What, then, is the film saying politically in its final third? Quite clearly the villains are the lawyers and businessmen who somehow have remained wealthy, and whose greed squanders the nation’s available resources, keeping the wealth tightly in their own hands to the exclusion of the needy. Deeds, on the other hand, is determined to help the needy with his wealth. This, Cedar declares angrily, will collapse “our entire system”. The country is, he says, economically incapacitated, and Deeds’ “childish ravings” will merely foment unrest. Obviously, he sees sharing the wealth as inimical to the capitalist ideal – his own well-being. Does the film then support some kind of socialist alternative, a redistribution of power? Even the mildly leftist New Deal? No, Capra and Riskin immediately have Cedar declaim that fixing the plight of the poor must be left up to the government. This proposition (“support” of the New Deal) is put in the mouth of a thoroughly discredited character and is thus discredited by association; further, the fact that the desperate poor seem to have no recourse but to flock to Deeds for assistance indicates that the government is failing completely in this task. The New Deal is discarded, leaving only one alternative solution: Deeds.

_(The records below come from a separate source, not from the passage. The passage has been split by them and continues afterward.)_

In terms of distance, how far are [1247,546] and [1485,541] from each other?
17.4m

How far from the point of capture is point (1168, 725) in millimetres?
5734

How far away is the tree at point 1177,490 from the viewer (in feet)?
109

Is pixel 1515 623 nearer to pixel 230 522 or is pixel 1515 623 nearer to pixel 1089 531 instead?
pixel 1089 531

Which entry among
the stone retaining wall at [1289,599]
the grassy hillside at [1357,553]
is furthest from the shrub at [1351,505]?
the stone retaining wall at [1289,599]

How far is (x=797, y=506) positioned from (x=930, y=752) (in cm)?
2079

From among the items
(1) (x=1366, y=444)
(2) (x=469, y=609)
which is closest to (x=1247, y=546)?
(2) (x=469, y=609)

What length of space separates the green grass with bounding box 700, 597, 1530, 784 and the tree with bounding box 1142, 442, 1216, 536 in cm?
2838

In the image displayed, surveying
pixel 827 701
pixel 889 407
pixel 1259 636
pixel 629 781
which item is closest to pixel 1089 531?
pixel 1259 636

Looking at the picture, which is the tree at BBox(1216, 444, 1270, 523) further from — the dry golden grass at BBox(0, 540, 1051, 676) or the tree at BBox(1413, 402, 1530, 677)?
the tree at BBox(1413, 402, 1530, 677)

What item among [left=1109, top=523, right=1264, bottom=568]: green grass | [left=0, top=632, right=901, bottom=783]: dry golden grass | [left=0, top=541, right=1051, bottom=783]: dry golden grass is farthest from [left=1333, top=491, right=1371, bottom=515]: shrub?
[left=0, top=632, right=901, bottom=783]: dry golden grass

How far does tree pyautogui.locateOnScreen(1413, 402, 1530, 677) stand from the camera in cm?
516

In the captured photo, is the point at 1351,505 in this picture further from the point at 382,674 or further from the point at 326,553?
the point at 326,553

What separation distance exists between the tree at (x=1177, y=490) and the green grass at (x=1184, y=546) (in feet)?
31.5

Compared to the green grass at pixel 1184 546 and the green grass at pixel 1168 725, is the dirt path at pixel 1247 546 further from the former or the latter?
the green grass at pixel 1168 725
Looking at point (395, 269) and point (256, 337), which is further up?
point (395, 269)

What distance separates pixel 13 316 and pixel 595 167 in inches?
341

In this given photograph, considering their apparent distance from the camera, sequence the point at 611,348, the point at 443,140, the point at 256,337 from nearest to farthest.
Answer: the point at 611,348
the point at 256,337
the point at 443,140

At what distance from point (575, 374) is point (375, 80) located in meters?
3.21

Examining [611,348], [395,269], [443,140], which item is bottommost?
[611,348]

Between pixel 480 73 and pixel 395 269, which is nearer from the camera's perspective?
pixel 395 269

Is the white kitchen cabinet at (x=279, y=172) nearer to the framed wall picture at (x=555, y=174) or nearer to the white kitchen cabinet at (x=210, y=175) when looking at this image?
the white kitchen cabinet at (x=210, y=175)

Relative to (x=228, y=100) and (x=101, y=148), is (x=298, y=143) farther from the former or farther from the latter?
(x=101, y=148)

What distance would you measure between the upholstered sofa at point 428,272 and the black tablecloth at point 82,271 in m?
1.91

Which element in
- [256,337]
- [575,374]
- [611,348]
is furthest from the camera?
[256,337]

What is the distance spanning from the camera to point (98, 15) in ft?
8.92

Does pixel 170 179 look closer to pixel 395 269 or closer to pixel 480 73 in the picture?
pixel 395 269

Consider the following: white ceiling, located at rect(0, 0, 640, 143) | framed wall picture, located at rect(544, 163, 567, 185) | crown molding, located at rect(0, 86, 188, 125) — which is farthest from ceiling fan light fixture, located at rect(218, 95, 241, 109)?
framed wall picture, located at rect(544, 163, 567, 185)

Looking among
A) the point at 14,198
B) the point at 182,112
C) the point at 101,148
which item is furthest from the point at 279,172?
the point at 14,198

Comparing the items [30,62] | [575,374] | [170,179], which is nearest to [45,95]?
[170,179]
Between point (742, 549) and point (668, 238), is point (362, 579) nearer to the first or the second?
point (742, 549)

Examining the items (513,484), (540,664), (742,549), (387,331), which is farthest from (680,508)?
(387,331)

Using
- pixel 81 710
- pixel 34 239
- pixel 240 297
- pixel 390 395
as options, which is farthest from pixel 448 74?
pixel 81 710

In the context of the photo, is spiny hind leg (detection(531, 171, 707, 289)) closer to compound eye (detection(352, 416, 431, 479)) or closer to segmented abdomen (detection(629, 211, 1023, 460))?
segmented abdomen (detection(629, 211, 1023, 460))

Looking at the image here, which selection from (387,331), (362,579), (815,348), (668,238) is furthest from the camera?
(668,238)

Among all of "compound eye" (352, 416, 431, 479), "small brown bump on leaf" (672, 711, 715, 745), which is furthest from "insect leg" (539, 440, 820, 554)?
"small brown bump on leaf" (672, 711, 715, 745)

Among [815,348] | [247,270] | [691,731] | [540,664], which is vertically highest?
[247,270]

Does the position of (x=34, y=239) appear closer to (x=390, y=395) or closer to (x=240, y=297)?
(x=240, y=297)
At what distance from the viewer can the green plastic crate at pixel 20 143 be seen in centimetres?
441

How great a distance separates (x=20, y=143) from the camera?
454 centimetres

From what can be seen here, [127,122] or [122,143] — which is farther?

There is to be no broadening of the political base. Although Deeds appears to be a democrat – he constantly objects to signs of subservience in his manservant – he nonetheless maintains his position of power in relation to the household staff; in the scene dealing with the echo in the hall, he seems to treat the staff as equals and partners – only to restore them firmly to their place by withdrawing abruptly from the game, leaving them to look slightly foolish, saying “let that be a lesson to you”.

The film’s solution is to have the poor apply to the wealthy, well-intentioned philanthropist for relief. In implementing his plan to provide new farms for the farmers, Deeds retains full control of all the details (he even oversees the purchasing of the equipment and livestock); this is used to show his admirable dedication, but actually implies that the poor and dispossessed are not capable of taking on larger responsibilities. They are essentially children who must be guided by a paternalistic benefactor. The film ultimately calls for a virtually feudal solution to the nation’s economic problems, asserting the power of the individual above that of any political/economic structure. The conclusion of the film returns to the fairy tale unreality of the beginning: life would be wonderful if only the wealthy would do their duty. But in asserting this, the film raises one particular individual to a position of power while relegating so many others to a nameless position among the faceless crowd.

In a typically American conclusion, Capra and Riskin offer up an untenably individualistic solution to a broad social problem. In Mr Deeds Goes To Town they call for a return to values which have never really existed and so finally disconnect themselves from the social situation they have ostensibly set out to resolve.